The Charity Commission has found former trustees to be responsible for serious financial failings after charity property was left at risk of repossession.
The regulator concluded its inquiry into Christ Apostolic Church World Soul Winning and Evangelistic Ministry at the end of last year. This has seen the disqualification of the charity’s former chair, Pastor Paul Obadare, for a period of 10 years.
The inquiry revealed serious regulatory concerns at the London church, including failings in the charity’s financial management.
Repossession of the charity’s land
An inquiry was launched in 2015 when concerns were raised in connection with the repossession of the charity’s land and property and subsequent litigation costs incurred by the trustees.
The trustees of Christ Apostolic obtained a bridging loan for £250,000 purportedly to fund maintenance work for their church building.
The former chair told the inquiry they discovered that solicitors, who were acting on their behalf, received £188,858 of the loan funds and the majority of this was paid to five companies they had not previously heard of.
A total of £35,000 is believed to have been used to repair the church roof.

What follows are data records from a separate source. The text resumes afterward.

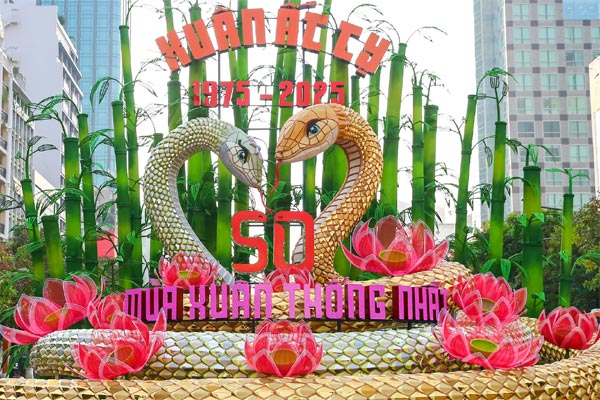 Cận cảnh linh vật rắn thần 5 đầu tại Bình Định-12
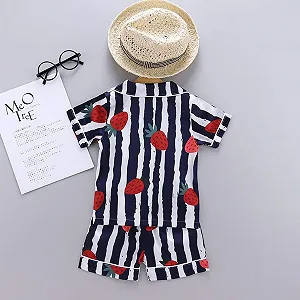 Дитячий флісовий піжамний комплект: кофта з круглим вирізом, одяг з довгими рукавами ціна на synthetic.ua - Фото 1 Дитячий флісовий піжамний комплект: кофта з круглим вирізом, одяг з довгими рукавами synthetic.ua - Фото 1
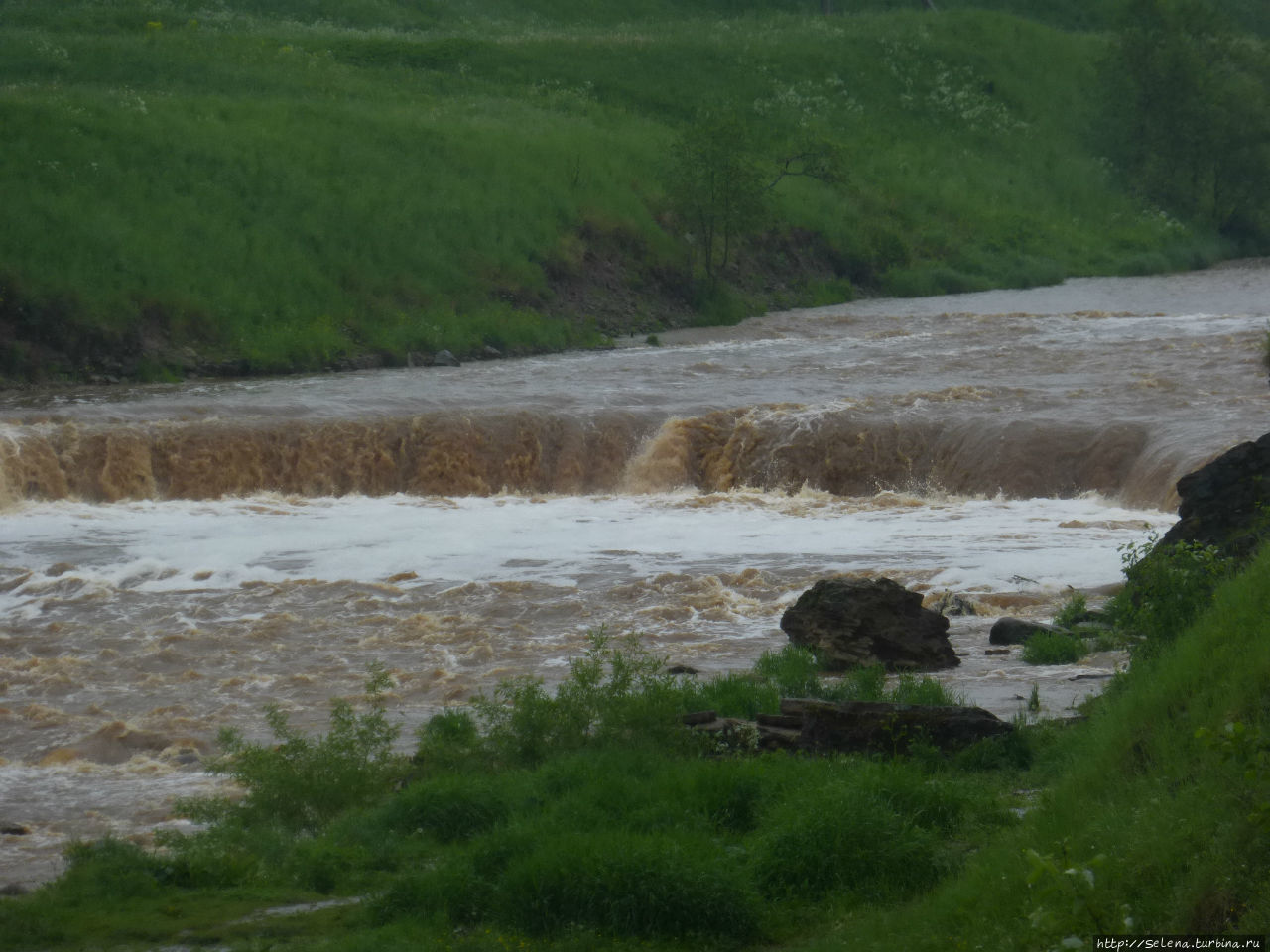 Тосненский водопад Ульяновка, Россия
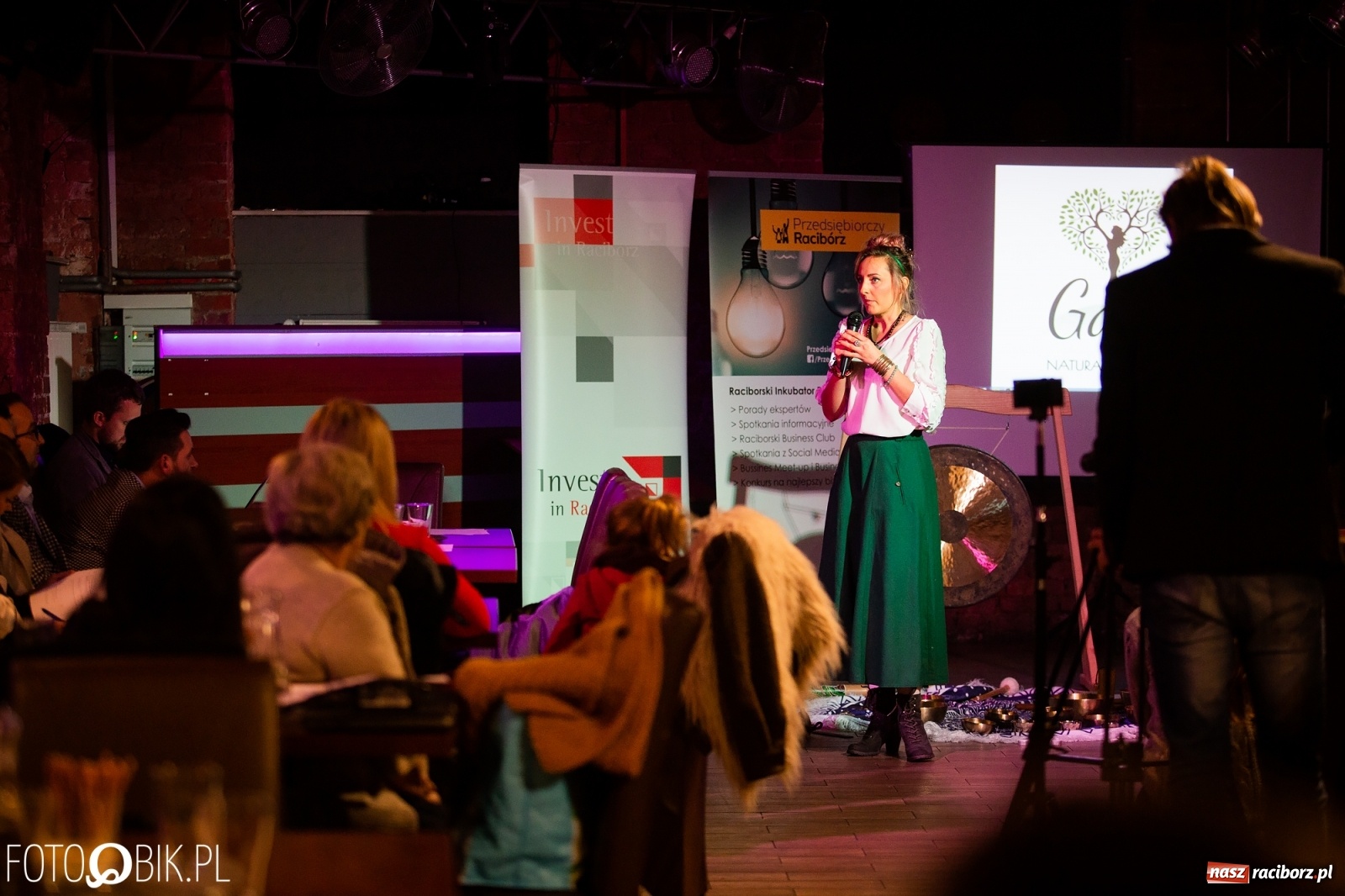 Zdjęcie w galerii na portalu naszraciborz.pl: Malowane buty, orientalne stroje i prywatny kucharz. Najlepsze biznes plany 2019 wiadomości z regionu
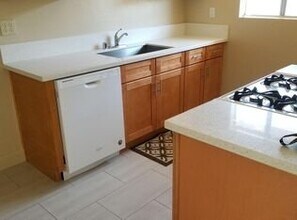 14037 Cerise Ave, Unit 15 in Hawthorne, CA - Building Photo - Building Photo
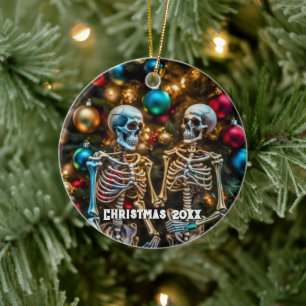 Skeletons et ornements colorés Noël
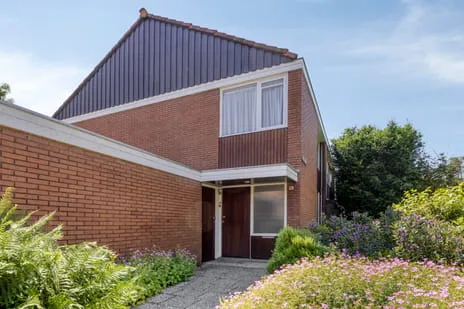 Tussenwoning te koop: Populierenlaan 50, Populierenbuurt Amstelveen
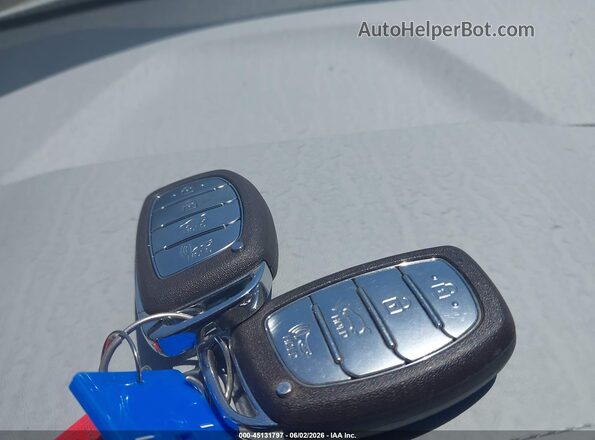 KMHC65LC3LU219980 2020 HYUNDAI IONIQ HYBRID White Dashboard view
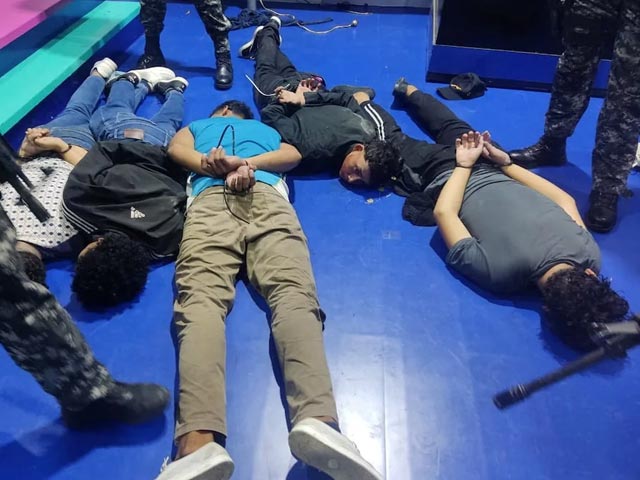 इक्वाडोर में TV स्टूडियो पर बंदूकधारियों का हमला, हथियारबंद गिरोह के 13 सदस्य गिरफ़्तार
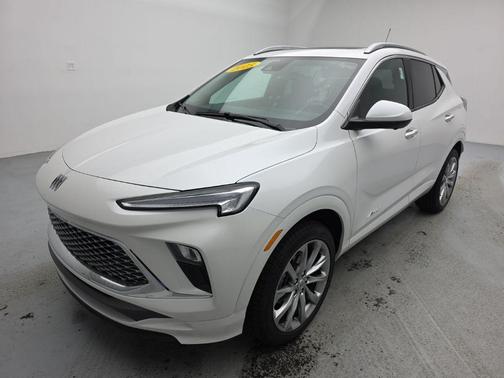 White Frost Tri-Coat 2025 Buick Encore GX Avenir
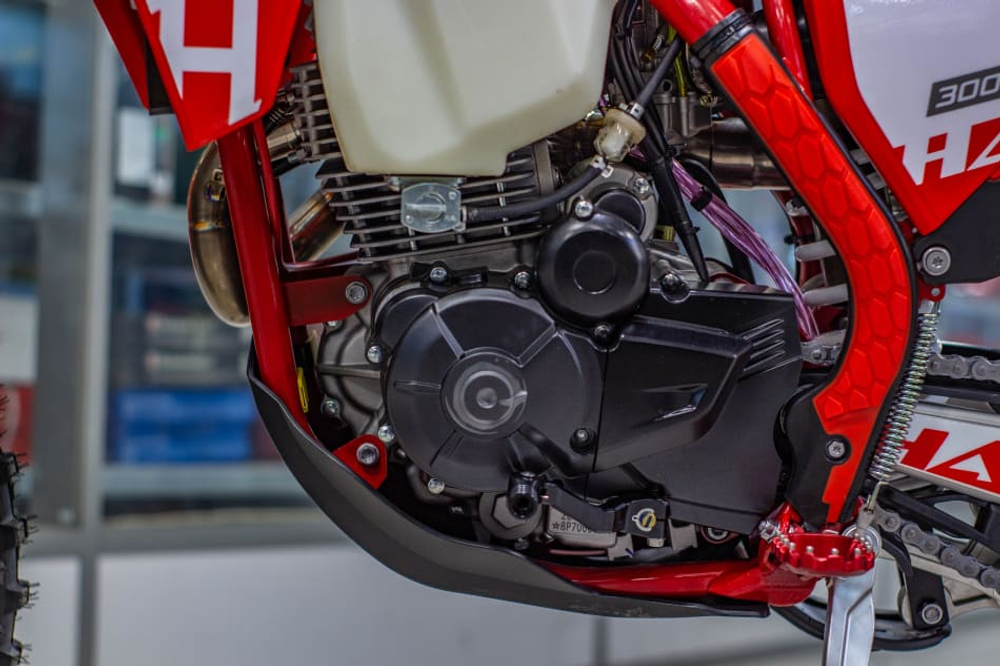 Мотоцикл кроссовый эндуро HASKY F6 Racing 175FMN PR300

The inquiry found that it was not possible to establish the end use of the remainder of the loan funds.
The inquiry was told that the former trustees failed to carry out background checks on a broker they relied on for financial advice.
Two former trustees said they signed the bridging loan agreement, which included the church as collateral, without seeing the terms and conditions. The former trustees defaulted on repayments of the loan and the property was repossessed by the loan company.
A fire destroyed the building and the land was then sold by the loan company.
Legal proceedings undertaken by the charity to dispute the repossession had increased their liability with the loan company to more than £1.5m. The charity then received none of the £1.2m proceeds from the sale of the land.
The official report also criticises the trustees for failing to submit timely serious incident reports to the Commission.
The Commission had not received any serious incident reports in respect of the charity’s defaulting on loan repayments, repossession of the property and the subsequent legal action.
Data for the financial year ending 31 December 2019 on the Commission's website states that charity has a total income of £11,477 and total expenditure of £6,920.
‘This case should send a clear message to other charities’
Amy Spiller, head of investigations at the Charity Commission, said: “The public expects each charity to show that it is doing its bit to uphold trust in charity more generally, and this expectation starts with the chair and trustees. The former trustees failed in this expectation, allowing a catalogue of serious mistakes and misjudgements to occur. Their mismanagement had a direct and profound impact on the charity resulting in the loss of its largest asset – its property.
“Our inquiry found the trustees had not acted in their charity’s best interests or that of its beneficiaries. Their actions and oversights ultimately exposed the charity to undue and avoidable risk. This case should send a clear message to other charities about the need for financial controls, due diligence and correct conduct and the potential impact should these not be in place.”
A new board of trustees has been appointed and the Commission has issued them with an action plan. It is satisfied that the new trustees are now acting in the charity’s best interests and have made significant progress.